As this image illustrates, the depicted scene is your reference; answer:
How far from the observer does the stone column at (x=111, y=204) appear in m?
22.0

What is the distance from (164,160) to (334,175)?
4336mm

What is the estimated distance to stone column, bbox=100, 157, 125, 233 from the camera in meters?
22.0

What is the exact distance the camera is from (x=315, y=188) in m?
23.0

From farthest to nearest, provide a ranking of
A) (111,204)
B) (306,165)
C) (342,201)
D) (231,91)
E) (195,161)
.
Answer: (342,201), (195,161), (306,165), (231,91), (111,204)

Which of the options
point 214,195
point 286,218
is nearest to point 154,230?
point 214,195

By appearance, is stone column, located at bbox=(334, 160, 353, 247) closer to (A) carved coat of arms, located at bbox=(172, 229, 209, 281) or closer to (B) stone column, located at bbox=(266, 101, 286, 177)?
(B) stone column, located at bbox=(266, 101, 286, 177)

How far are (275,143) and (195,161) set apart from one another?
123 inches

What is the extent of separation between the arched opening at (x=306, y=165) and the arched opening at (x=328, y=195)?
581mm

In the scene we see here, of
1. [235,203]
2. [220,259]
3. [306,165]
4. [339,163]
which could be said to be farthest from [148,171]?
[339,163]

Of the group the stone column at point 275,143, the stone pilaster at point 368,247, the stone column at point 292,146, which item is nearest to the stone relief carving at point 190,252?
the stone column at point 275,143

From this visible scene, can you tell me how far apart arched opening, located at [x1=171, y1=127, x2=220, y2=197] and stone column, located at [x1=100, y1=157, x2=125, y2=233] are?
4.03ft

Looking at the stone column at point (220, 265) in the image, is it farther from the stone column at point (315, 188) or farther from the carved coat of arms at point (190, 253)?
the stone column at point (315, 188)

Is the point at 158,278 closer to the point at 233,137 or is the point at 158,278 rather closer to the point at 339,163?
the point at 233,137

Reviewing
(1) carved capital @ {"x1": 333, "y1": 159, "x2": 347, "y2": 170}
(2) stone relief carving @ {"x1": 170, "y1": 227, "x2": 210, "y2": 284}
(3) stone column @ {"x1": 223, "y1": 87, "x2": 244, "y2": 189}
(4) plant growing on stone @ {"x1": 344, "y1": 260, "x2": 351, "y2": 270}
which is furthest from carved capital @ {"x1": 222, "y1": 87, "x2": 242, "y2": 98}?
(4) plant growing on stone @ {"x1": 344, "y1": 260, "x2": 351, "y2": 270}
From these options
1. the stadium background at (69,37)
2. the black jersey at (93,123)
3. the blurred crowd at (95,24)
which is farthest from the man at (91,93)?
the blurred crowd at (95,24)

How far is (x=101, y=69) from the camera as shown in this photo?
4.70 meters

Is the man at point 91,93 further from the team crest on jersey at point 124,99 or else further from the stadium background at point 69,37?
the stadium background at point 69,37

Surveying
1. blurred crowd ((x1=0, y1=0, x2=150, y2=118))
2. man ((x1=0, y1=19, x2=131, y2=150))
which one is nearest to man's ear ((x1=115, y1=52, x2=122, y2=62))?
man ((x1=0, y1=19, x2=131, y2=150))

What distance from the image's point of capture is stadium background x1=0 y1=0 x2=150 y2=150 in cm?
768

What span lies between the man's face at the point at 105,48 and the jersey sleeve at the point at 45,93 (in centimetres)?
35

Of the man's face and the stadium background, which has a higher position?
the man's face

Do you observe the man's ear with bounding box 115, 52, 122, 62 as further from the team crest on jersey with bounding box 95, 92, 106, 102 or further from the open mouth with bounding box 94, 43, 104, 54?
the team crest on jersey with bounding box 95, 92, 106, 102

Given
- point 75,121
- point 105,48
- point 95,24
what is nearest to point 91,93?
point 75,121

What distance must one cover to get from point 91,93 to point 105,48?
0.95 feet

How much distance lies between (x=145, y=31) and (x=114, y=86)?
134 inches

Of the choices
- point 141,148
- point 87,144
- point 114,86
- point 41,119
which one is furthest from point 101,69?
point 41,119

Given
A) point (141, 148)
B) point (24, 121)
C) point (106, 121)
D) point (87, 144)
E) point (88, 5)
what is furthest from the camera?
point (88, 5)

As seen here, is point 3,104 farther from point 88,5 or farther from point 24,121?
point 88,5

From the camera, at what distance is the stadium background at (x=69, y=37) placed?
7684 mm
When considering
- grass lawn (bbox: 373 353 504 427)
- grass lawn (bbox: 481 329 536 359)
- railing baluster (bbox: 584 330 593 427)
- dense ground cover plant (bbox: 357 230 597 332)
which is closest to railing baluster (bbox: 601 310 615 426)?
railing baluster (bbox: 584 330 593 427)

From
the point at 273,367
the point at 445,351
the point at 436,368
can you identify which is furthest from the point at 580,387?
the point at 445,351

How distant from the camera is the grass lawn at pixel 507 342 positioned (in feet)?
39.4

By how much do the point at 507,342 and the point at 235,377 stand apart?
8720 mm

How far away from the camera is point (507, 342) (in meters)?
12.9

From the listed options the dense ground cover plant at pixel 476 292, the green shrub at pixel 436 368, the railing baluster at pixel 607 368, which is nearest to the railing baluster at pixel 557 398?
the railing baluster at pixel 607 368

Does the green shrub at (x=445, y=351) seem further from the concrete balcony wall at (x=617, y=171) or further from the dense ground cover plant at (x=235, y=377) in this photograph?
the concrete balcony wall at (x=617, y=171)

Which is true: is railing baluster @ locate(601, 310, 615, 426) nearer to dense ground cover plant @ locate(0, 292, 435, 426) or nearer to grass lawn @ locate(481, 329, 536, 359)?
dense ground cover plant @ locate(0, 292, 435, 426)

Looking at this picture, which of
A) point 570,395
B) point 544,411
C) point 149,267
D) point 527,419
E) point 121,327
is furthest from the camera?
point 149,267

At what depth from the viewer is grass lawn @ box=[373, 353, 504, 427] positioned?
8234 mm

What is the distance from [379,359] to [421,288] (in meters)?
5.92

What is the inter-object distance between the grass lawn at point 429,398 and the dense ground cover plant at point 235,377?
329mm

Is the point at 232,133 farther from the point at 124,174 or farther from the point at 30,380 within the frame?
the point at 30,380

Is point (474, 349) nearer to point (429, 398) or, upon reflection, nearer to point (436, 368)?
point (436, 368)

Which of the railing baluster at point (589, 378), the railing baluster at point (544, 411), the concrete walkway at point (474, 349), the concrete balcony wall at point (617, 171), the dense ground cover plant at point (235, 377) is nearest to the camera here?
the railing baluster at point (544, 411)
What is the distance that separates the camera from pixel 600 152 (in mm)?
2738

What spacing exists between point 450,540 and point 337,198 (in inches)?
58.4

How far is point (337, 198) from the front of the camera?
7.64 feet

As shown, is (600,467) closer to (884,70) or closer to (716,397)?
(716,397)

--------------------------------

Rewrite all the lines above, swapping "carved coat of arms" for "carved heraldic crest" wherever it occurs and leaving everything else unchanged.

THE REPLY:
As this image illustrates, the depicted scene is your reference; answer:
How far from the observer does the stone column at (x=111, y=204) appear in m?
22.0

What is the distance from (164,160) to (334,175)?
4336mm

What is the estimated distance to stone column, bbox=100, 157, 125, 233 from the camera in meters?
22.0

What is the exact distance the camera is from (x=315, y=188) in m?
23.0

From farthest to nearest, provide a ranking of
A) (111,204)
B) (306,165)
C) (342,201)
D) (231,91)
E) (195,161)
.
Answer: (342,201), (195,161), (306,165), (231,91), (111,204)

Which of the options
point 214,195
point 286,218
is nearest to point 154,230?
point 214,195

By appearance, is stone column, located at bbox=(334, 160, 353, 247) closer to (A) carved heraldic crest, located at bbox=(172, 229, 209, 281) or closer to (B) stone column, located at bbox=(266, 101, 286, 177)?
(B) stone column, located at bbox=(266, 101, 286, 177)

How far are (275,143) and (195,161) set apart from one another?
123 inches

What is the extent of separation between the arched opening at (x=306, y=165) and the arched opening at (x=328, y=195)?
581mm

In the scene we see here, of
1. [235,203]
2. [220,259]
3. [306,165]
4. [339,163]
which could be said to be farthest from [148,171]?
[339,163]

Of the group the stone column at point 275,143, the stone pilaster at point 368,247, the stone column at point 292,146, which item is nearest to the stone relief carving at point 190,252?
the stone column at point 275,143

From this visible scene, can you tell me how far apart arched opening, located at [x1=171, y1=127, x2=220, y2=197] and stone column, located at [x1=100, y1=157, x2=125, y2=233] are?
4.03ft

Looking at the stone column at point (220, 265) in the image, is it farther from the stone column at point (315, 188) or farther from the carved heraldic crest at point (190, 253)?
the stone column at point (315, 188)

Is the point at 158,278 closer to the point at 233,137 or is the point at 158,278 rather closer to the point at 339,163?
the point at 233,137

Reviewing
(1) carved capital @ {"x1": 333, "y1": 159, "x2": 347, "y2": 170}
(2) stone relief carving @ {"x1": 170, "y1": 227, "x2": 210, "y2": 284}
(3) stone column @ {"x1": 223, "y1": 87, "x2": 244, "y2": 189}
(4) plant growing on stone @ {"x1": 344, "y1": 260, "x2": 351, "y2": 270}
which is furthest from carved capital @ {"x1": 222, "y1": 87, "x2": 242, "y2": 98}?
(4) plant growing on stone @ {"x1": 344, "y1": 260, "x2": 351, "y2": 270}
From these options
1. the stadium background at (69,37)
2. the black jersey at (93,123)
3. the blurred crowd at (95,24)
which is farthest from the man at (91,93)?
the blurred crowd at (95,24)

How far is (x=101, y=69) from the camera as shown in this photo?
4.70 meters

Is the man at point 91,93 further from the team crest on jersey at point 124,99 or else further from the stadium background at point 69,37?
the stadium background at point 69,37

Surveying
1. blurred crowd ((x1=0, y1=0, x2=150, y2=118))
2. man ((x1=0, y1=19, x2=131, y2=150))
which one is nearest to man's ear ((x1=115, y1=52, x2=122, y2=62))?
man ((x1=0, y1=19, x2=131, y2=150))

What distance from the image's point of capture is stadium background x1=0 y1=0 x2=150 y2=150 in cm?
768

What span lies between the man's face at the point at 105,48 and the jersey sleeve at the point at 45,93 (in centimetres)?
35

Of the man's face and the stadium background, which has a higher position?
the man's face

Do you observe the man's ear with bounding box 115, 52, 122, 62 as further from the team crest on jersey with bounding box 95, 92, 106, 102 or further from the open mouth with bounding box 94, 43, 104, 54?
the team crest on jersey with bounding box 95, 92, 106, 102

Given
- point 75,121
- point 105,48
- point 95,24
what is nearest to point 91,93?
point 75,121

What distance must one cover to get from point 91,93 to point 105,48?
0.95 feet

How much distance lies between (x=145, y=31) and (x=114, y=86)?
134 inches

Of the choices
- point 141,148
- point 87,144
- point 114,86
- point 41,119
which one is furthest from point 101,69?
point 41,119

Given
A) point (141, 148)
B) point (24, 121)
C) point (106, 121)
D) point (87, 144)
E) point (88, 5)
what is furthest from the camera?
point (88, 5)

As seen here, is point 3,104 farther from point 88,5 or farther from point 24,121?
point 88,5

From the camera, at what distance is the stadium background at (x=69, y=37) placed?
7684 mm
When considering
- grass lawn (bbox: 373 353 504 427)
- grass lawn (bbox: 481 329 536 359)
- railing baluster (bbox: 584 330 593 427)
- dense ground cover plant (bbox: 357 230 597 332)
which is closest to railing baluster (bbox: 601 310 615 426)?
railing baluster (bbox: 584 330 593 427)

From
the point at 273,367
the point at 445,351
the point at 436,368
can you identify which is furthest from the point at 580,387?
the point at 445,351

How distant from the camera is the grass lawn at pixel 507 342 positioned (in feet)?
39.4

By how much do the point at 507,342 and the point at 235,377 stand apart?
8720 mm

How far away from the camera is point (507, 342) (in meters)?
12.9

From the listed options the dense ground cover plant at pixel 476 292, the green shrub at pixel 436 368, the railing baluster at pixel 607 368, which is nearest to the railing baluster at pixel 557 398?
the railing baluster at pixel 607 368

Does the green shrub at (x=445, y=351) seem further from the concrete balcony wall at (x=617, y=171) or further from the dense ground cover plant at (x=235, y=377) in this photograph?
the concrete balcony wall at (x=617, y=171)

Which is true: is railing baluster @ locate(601, 310, 615, 426) nearer to dense ground cover plant @ locate(0, 292, 435, 426) or nearer to grass lawn @ locate(481, 329, 536, 359)?
dense ground cover plant @ locate(0, 292, 435, 426)

Looking at this picture, which of
A) point 570,395
B) point 544,411
C) point 149,267
D) point 527,419
E) point 121,327
is furthest from the camera?
point 149,267

At what depth from the viewer is grass lawn @ box=[373, 353, 504, 427] positioned?
8234 mm

What is the distance from [379,359] to [421,288] (in meters)?
5.92

What is the inter-object distance between the grass lawn at point 429,398 and the dense ground cover plant at point 235,377?
329mm

Is the point at 232,133 farther from the point at 124,174 or farther from the point at 30,380 within the frame?
the point at 30,380

Is point (474, 349) nearer to point (429, 398) or, upon reflection, nearer to point (436, 368)?
point (436, 368)

Which of the railing baluster at point (589, 378), the railing baluster at point (544, 411), the concrete walkway at point (474, 349), the concrete balcony wall at point (617, 171), the dense ground cover plant at point (235, 377) is nearest to the camera here?
the railing baluster at point (544, 411)
What is the distance that separates the camera from pixel 600 152 (in mm)?
2738

What spacing exists between point 450,540 and point 337,198 (in inches)?
58.4

How far is point (337, 198) from the front of the camera?
7.64 feet

As shown, is (600,467) closer to (884,70) or closer to (716,397)?
(716,397)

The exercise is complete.